Lin Wei was in his lead hospital wagon, checking a suturing diagram. The sounds registered not as battle, but as systemic collapse.
"[Alert: Attack on Logistics Tail. Non-combatant Casualties Imminent.]"
He didn't think. He just moved. He burst from the wagon, his eyes taking in the nightmare: Jin horsemen weaving between wagons, drivers falling, a curl of smoke rising from a sack of rice.
"OX!" he roared. "The wagons! Defend the supplies!" He turned to the cluster of medics staring in horror. "You four, with me! Kits! Now! Treat anyone you can reach!"
He snatched his own bag and ran, not away from the steel and the screams, but towards them. He was a doctor, and his patients were now scattered in a killing zone.
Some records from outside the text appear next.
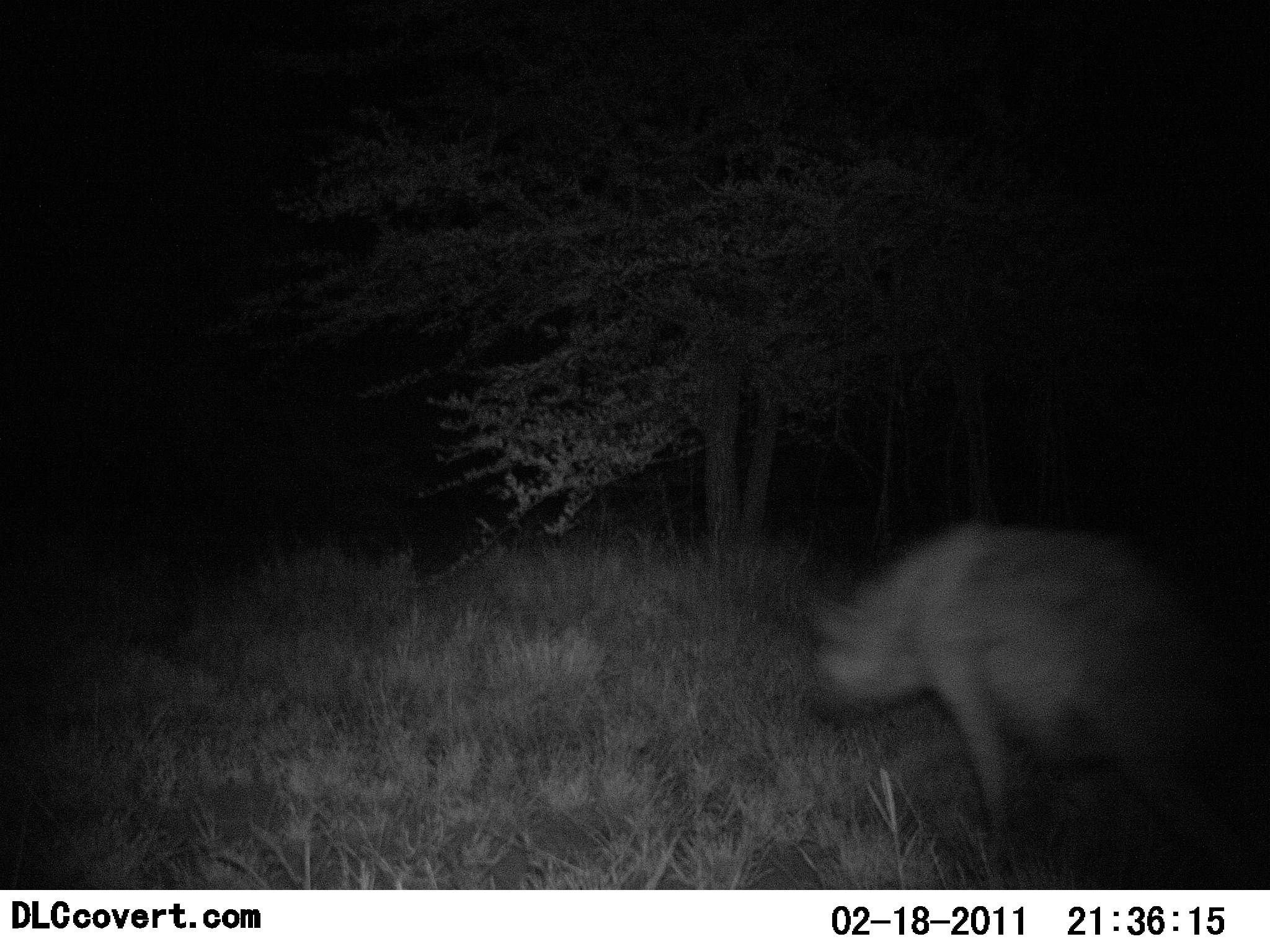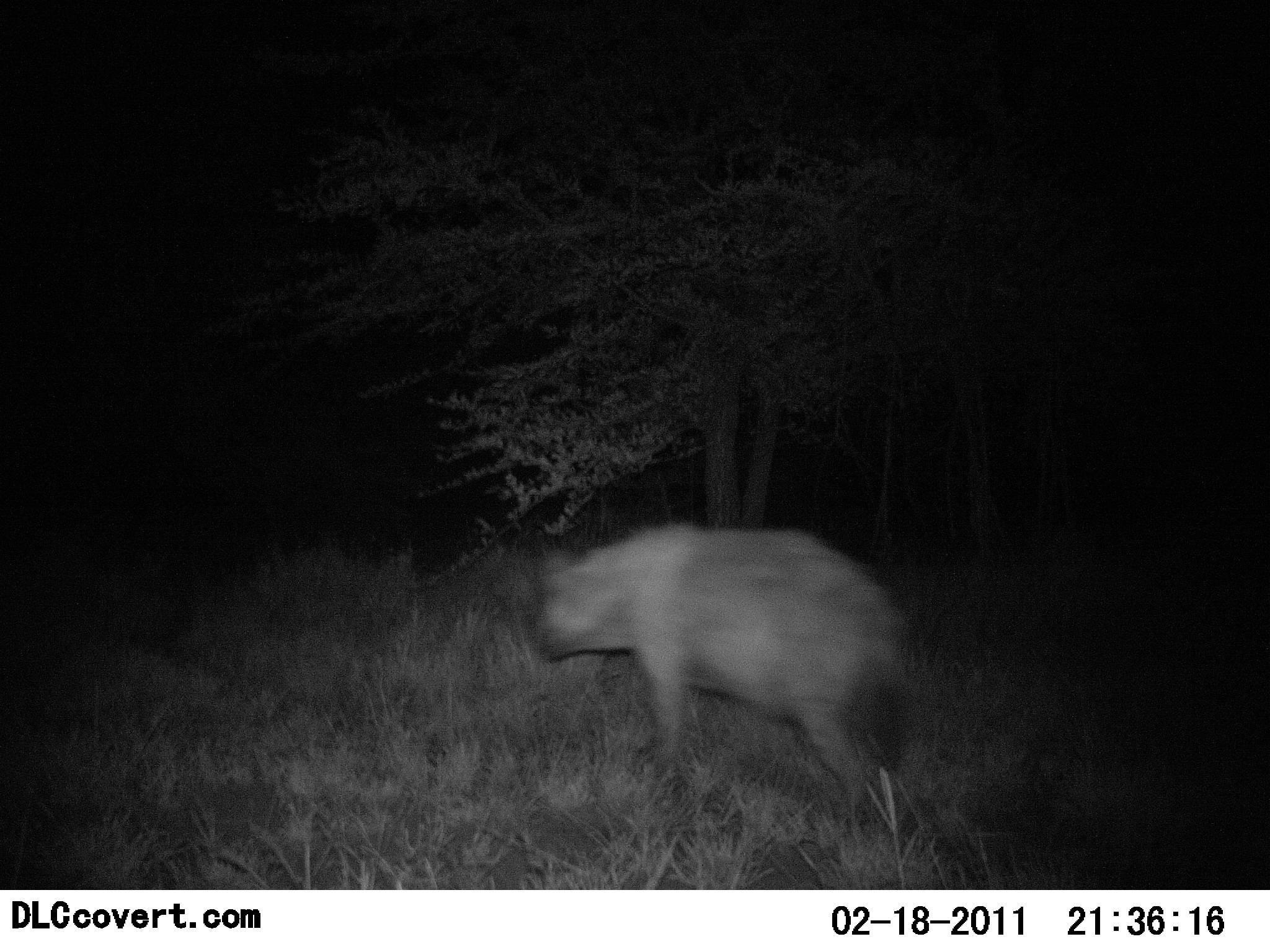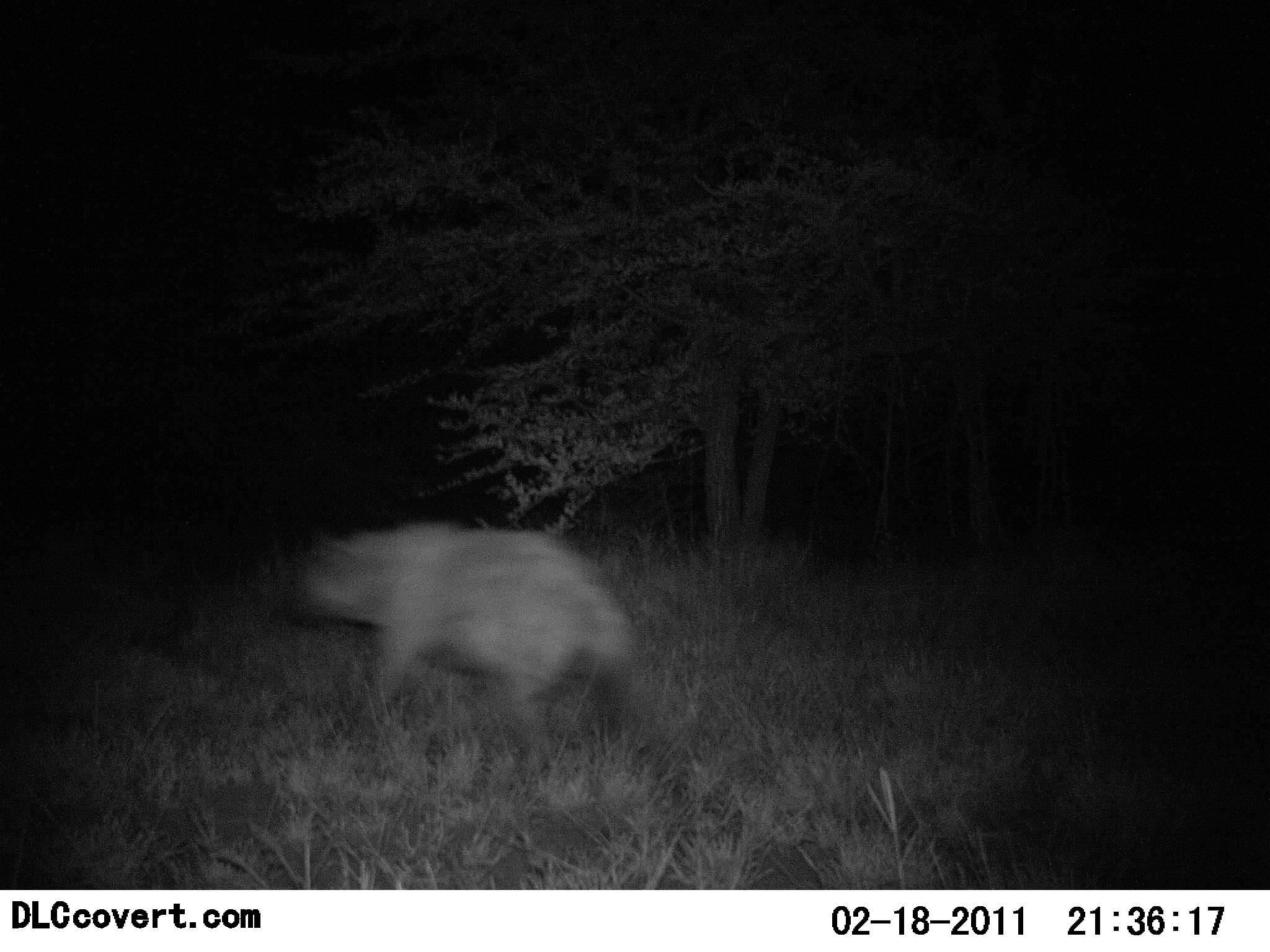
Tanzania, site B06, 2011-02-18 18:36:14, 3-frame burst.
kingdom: Animalia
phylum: Chordata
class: Mammalia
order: Carnivora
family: Hyaenidae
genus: Crocuta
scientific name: Crocuta crocuta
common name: spotted hyena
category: hyenaspotted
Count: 1.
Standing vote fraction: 0%.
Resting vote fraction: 0%.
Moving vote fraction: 100%.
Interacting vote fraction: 0%.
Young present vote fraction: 0%.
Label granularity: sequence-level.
He found his first in the lee of an overturned cart. A young teamster, no older than sixteen, was trying to hold his thigh together. Blood, shockingly bright, pulsed between his fingers with every fading heartbeat. An arterial bleed.
Lin Wei dropped to his knees, the world shrinking to the boy's white face, the slick warmth on his own hands, the precise, desperate motions of tying a tourniquet high and tight. The boy's screams were high, animal. The battle was a roar around them—the clash of steel where Ox Li and his guards had met the Jin horsemen in a swirling, desperate melee, the panicked bellowing of animals, the crackle of fire.
Lin Wei finished the tourniquet, shoved a pad of linen onto the wound, and moved on, leaving the boy gasping. He saw a Jin horseman spear a fleeing driver through the back. He saw one of his medics, a woman who had joined from a liberated village, dragging a wounded guard behind a water barrel.
His world was now three points: the next gasping mouth, the next spurt of blood he could stanch, and the roaring, metallic chaos where Ox Li fought to keep that chaos from washing over them all.
He was no longer a Surgeon-General. He was another human trying to survive in the mud, and the war had finally, personally, found him. The siege of Yancheng was still a day's march away, but the war for survival had begun here, in the dust of the Red Stone Gully, with the screams of teamsters and the taste of someone else's blood in the air.